## Instruction A
Using the article on the 2014 Nobel Prize in Physics below, explain why the invention of efficient blue LEDs was so important.
## Instruction B
In the article on the 2014 Nobel Prize in Physics below, shorten the paragraph beginning "While red and green LEDs" to a single sentence that keeps its main facts.

## Source
────

Shuji Nakamura at the Ludwig Boltzmann Forum

Shuji Nakamura, Isamu Akasaki, Hiroshi Amano win Nobel Prize in Physics 2014 for the blue LED

Nobel Prize in Physics 2014 for the blue GaN LED

by Gerhard Fasol

Shuji Nakamura, Isamu Akasaki, Hiroshi Amano enabled the global lighting revolution

The Nobel Prize in Physics 2014 was awarded in equal shares to Isamu Akasaki, Hiroshi Amano and Shuji Nakamura “for the invention of efficient blue light-emitting diodes which has enabled bright and energy-saving white light sources”.

While red and green LEDs were invented long ago, efficient blue LEDs did not exist until Akasaki’s, Amano’s and Nakamura’s long series of inventions. Blue LEDs are needed to create white light.

────

## Data section

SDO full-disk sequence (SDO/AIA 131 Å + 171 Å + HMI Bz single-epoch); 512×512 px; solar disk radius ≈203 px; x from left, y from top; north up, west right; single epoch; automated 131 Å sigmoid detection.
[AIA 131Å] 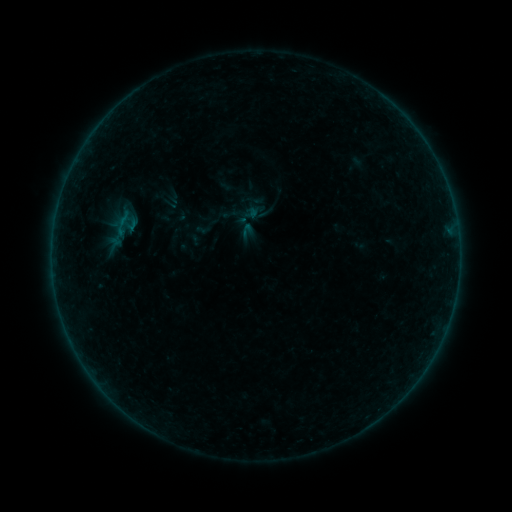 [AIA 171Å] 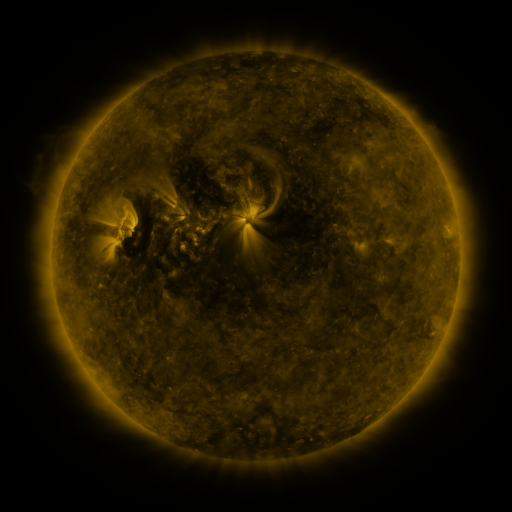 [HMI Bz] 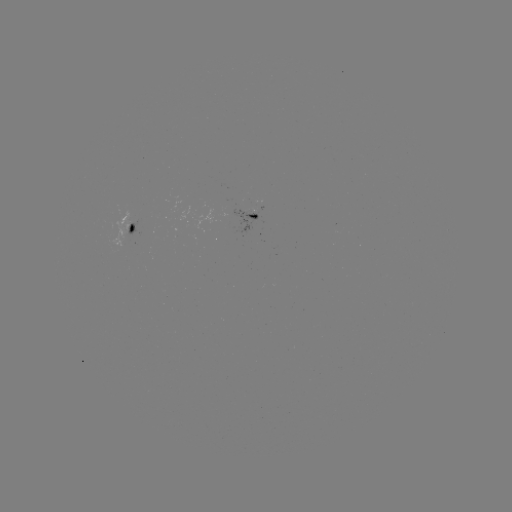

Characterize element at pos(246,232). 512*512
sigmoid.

────

## Full response A
Blue LEDs are needed to create white light. Red and green LEDs had been invented long ago, but efficient blue ones did not exist until Akasaki's, Amano's and Nakamura's inventions. According to the prize citation, this is what enabled bright, energy-saving white light sources.

## Full response B
Red and green LEDs existed long before efficient blue ones, which came only from a long series of inventions by Akasaki, Amano and Nakamura, and blue LEDs are needed to make white light.